Went down that route as well some years ago, and IIRC that solution is more suitable for bidirectional synchronization of multiple IMAPd in a “ring” topology not a “star” topology. Also at the time I was not able to get incremental synchronization to work, thereby wasting much more bandwidth and CPU cycles than necessary (like OfflineIMAP).

For these reasons I ending up writing my own synchronization software shortly afterwards, which — shameless plug :-) — you might want to try too¹: interimap. Like doveadm sync it requires an IMAPd on each end, and can use SSH for transport.
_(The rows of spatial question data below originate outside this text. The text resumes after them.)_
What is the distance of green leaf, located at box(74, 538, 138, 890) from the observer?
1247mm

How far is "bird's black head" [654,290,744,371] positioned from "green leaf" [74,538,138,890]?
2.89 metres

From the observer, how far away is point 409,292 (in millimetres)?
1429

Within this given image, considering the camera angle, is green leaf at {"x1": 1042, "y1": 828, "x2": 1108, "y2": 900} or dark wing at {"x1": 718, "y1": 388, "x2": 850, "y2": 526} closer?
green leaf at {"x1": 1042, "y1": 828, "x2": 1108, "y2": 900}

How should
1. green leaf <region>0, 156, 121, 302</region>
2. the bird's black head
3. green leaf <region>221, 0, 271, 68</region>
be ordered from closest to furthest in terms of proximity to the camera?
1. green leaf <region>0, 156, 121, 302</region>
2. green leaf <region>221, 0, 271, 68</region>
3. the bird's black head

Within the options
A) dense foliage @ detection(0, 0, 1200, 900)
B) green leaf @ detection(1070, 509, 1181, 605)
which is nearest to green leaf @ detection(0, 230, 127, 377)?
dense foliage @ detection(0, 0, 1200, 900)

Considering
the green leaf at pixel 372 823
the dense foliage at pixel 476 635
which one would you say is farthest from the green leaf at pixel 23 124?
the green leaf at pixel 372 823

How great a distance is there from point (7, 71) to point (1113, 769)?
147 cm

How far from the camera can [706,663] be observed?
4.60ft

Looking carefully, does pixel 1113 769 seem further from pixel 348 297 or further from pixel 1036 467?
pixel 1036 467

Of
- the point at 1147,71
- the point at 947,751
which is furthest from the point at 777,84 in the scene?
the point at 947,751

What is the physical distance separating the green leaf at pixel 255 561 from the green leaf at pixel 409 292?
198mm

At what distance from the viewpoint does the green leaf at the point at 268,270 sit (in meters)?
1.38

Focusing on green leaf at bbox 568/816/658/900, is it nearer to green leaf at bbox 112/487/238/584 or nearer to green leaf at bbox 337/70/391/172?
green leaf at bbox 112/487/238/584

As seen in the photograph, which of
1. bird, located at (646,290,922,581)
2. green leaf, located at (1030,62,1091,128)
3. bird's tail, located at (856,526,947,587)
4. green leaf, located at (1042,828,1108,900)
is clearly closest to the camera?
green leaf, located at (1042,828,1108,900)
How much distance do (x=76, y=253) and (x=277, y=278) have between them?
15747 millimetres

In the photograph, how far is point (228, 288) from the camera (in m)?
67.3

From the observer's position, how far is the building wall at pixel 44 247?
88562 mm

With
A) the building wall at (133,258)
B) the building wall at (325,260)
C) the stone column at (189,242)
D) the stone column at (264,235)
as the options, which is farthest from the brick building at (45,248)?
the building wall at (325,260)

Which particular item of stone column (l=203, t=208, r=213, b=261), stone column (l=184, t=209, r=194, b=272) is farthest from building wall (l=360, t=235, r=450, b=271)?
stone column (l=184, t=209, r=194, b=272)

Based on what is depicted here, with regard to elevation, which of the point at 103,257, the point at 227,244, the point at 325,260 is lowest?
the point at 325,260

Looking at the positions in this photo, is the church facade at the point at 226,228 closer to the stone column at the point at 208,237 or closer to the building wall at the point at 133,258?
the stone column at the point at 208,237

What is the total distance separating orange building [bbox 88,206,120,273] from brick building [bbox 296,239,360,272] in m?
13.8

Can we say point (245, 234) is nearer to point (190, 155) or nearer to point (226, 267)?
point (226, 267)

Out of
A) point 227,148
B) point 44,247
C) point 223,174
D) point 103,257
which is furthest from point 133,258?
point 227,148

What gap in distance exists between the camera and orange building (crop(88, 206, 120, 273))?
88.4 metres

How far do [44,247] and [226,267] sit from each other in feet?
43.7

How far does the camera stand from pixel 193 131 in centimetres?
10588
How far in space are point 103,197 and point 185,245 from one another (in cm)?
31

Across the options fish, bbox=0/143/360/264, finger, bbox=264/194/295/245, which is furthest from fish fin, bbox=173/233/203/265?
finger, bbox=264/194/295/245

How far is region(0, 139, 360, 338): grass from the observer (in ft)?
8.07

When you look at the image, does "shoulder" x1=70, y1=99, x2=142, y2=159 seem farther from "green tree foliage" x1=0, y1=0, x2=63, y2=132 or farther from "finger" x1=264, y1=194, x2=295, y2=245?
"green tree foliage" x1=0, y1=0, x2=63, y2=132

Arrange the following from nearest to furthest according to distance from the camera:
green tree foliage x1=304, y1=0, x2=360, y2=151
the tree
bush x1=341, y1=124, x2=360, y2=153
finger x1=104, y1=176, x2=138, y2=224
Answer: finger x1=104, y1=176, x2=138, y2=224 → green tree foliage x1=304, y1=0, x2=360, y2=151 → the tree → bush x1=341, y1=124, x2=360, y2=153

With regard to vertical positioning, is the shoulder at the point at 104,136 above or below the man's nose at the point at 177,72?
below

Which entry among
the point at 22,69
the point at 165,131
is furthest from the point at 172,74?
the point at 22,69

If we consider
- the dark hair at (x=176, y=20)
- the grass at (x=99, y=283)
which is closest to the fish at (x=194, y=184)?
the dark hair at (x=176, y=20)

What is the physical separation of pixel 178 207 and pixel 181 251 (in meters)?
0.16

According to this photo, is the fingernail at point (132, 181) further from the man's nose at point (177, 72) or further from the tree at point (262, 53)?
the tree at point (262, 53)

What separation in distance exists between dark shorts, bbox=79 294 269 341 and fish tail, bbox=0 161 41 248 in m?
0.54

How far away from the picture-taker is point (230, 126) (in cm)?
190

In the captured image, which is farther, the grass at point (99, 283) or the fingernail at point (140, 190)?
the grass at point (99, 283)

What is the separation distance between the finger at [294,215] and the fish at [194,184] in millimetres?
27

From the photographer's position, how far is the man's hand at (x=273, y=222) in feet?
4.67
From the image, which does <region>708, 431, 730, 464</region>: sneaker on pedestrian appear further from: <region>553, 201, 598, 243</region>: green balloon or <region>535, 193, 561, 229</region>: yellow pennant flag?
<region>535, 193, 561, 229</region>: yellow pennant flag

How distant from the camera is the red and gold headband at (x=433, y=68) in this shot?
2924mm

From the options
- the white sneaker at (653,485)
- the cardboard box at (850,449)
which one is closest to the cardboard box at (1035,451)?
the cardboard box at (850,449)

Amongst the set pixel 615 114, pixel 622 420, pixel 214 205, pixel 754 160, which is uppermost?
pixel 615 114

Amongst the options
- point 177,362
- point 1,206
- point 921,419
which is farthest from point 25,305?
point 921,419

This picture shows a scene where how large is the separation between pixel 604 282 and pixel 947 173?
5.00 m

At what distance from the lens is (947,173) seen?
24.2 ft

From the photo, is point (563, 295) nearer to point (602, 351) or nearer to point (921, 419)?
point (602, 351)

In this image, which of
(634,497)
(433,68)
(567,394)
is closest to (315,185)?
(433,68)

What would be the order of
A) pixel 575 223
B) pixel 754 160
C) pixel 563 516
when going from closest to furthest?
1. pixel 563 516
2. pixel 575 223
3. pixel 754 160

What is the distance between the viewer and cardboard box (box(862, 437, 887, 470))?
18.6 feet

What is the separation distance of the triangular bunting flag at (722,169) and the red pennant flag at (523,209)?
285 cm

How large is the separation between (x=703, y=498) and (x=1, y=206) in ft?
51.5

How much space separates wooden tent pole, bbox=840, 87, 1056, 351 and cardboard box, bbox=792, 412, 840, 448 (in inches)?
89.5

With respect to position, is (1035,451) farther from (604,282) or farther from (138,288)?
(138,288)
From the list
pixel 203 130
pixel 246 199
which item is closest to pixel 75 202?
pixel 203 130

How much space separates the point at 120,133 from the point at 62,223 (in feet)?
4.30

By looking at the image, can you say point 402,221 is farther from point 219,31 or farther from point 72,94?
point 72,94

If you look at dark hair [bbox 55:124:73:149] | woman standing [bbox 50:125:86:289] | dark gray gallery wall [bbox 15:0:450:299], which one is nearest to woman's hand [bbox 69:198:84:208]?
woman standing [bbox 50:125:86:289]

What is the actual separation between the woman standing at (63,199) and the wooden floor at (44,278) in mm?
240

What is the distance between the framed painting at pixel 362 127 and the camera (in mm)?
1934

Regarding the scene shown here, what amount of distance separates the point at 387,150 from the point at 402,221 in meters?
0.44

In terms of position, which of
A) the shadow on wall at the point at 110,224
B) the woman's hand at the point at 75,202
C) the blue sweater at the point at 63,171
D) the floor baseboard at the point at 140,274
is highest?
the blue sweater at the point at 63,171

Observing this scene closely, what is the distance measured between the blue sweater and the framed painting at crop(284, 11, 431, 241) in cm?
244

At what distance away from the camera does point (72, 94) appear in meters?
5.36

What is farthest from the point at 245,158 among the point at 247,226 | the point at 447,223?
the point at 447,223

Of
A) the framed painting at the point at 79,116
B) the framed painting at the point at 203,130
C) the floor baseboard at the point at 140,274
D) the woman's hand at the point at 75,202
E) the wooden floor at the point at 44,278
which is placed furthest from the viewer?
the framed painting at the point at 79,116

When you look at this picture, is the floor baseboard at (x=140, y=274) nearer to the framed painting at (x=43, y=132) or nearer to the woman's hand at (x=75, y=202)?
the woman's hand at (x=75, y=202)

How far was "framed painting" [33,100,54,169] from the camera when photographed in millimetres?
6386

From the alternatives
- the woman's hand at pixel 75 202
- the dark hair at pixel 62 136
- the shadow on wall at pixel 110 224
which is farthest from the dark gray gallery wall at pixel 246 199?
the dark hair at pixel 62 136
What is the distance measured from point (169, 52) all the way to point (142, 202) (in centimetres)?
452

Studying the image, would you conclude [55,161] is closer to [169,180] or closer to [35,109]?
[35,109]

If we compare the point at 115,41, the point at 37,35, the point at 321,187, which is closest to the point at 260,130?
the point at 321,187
It takes advantage of the QRESYNC IMAP extension for incremental synchronization, yielding much better performance than OfflineIMAP.

¹ If you'd like to give a try be sure to check the known bugs and limitations section of the manual. It has served me well for almost 6 years now but it's neither as flexible (the use-case is much narrower, although if you've decided to install Dovecot on each end you should be covered) nor as mature as OfflineIMAP.

Comment by guilhem
commenting on 2021-06-29-another-mail-crash

These are maildirs after all: directories and files, why not using a generic file synchronisation tool? I think at Syncthing which will synchronize those in almost real time, a little footprint and the ability to do backups by itself… Unison should be able to do the job, or more "fun", something like glusterfs…

Comment by Landry
on tools

Answering a bunch of comments at once:

  • Marius: nice trick, noted, thanks!
  • guilhem: excellent story, great background, tool looks awesome, may try it out next, thanks!
  • Landry: i am not sure Syncthing would scale, and i wouldn't trust it with my mail spool. i'm almost 100% certain that Unison would not scale. syncing mail spools is hard: most backup software have a lot of trouble walking those large directory trees, for example, let alone "in real time"...

I've also added mail-sync to the list, recommended by helmut on IRC. Thanks!